:: Dataset excerpts ::

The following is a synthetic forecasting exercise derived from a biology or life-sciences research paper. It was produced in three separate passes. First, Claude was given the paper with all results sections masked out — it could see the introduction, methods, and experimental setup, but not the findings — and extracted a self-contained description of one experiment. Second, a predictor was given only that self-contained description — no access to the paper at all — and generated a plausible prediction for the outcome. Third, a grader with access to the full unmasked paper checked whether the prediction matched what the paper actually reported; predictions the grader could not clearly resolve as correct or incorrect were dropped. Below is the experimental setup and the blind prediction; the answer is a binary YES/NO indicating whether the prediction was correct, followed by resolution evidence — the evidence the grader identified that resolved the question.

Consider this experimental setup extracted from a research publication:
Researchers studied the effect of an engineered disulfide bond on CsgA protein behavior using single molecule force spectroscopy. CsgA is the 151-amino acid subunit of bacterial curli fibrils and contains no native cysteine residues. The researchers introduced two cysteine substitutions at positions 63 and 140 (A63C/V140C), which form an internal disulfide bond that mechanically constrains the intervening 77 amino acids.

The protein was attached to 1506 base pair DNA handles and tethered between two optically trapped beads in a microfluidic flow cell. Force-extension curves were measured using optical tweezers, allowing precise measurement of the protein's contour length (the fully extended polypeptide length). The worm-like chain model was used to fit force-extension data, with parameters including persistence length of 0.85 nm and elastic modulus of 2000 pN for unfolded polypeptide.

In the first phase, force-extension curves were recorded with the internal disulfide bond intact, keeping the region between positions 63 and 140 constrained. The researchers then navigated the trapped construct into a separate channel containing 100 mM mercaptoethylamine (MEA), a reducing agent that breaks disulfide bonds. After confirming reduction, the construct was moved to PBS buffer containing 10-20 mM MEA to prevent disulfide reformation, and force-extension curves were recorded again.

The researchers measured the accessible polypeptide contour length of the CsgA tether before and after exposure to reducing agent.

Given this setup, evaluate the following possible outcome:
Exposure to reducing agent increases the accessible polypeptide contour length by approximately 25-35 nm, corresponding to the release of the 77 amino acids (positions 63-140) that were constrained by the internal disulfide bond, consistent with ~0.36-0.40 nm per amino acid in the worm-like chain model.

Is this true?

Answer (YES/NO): YES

:::

* _Exercise instructions_
Restate word for word each line of the data from the one with "Exposure to reducing agent increases" to the last, keeping both ends.

* _Response for this exercise_
Exposure to reducing agent increases the accessible polypeptide contour length by approximately 25-35 nm, corresponding to the release of the 77 amino acids (positions 63-140) that were constrained by the internal disulfide bond, consistent with ~0.36-0.40 nm per amino acid in the worm-like chain model.

Is this true?

Answer (YES/NO): YES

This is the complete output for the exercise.